Salah satu kepala negara yang sudah mulai menyatakan pandemi berakhir adalah Presiden AS Joe Biden. Dia menyatakan keyakinannya bahwa pandemi COVID-19 sudah berakhir dalam penampilan di "60 Minutes" CBS. Meski demikian Biden mengakui AS masih memiliki masalah dengan virus yang telah menewaskan lebih dari 1 juta orang di Amerika Serikat.

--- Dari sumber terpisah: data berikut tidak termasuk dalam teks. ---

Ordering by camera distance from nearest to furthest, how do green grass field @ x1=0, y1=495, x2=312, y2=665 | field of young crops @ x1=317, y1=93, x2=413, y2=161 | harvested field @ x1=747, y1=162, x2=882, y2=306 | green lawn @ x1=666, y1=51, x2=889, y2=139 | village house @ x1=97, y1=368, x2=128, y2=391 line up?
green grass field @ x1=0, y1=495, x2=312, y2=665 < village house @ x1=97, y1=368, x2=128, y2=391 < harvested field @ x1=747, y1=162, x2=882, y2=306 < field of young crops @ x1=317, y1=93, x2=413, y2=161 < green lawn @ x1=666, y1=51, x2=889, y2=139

“Pandemi sudah berakhir. Kami masih memiliki masalah dengan COVID. Kami masih melakukan banyak pekerjaan untuk itu. Tetapi pandemi sudah berakhir,” kata Biden.
Pemerintah AS masih menetapkan COVID-19 sebagai Darurat Kesehatan Masyarakat dan Organisasi Kesehatan Dunia mengatakan itu tetap menjadi Darurat Kesehatan Masyarakat yang menjadi perhatian internasional.
Tetapi komentar Presiden Joe Biden mengikuti komentar penuh harapan lainnya dari para pemimpin kesehatan global.
Menilik Indonesia, Budi Gunadi berharap kondisi pandemi Tanah Air semakin membaik meski ada penambahan kasus baru setiap harinya.
"Posisi Indonesia sekarang relatif lebih baik. Mudah-mudahan kita terus di kelompok yang lebih baik."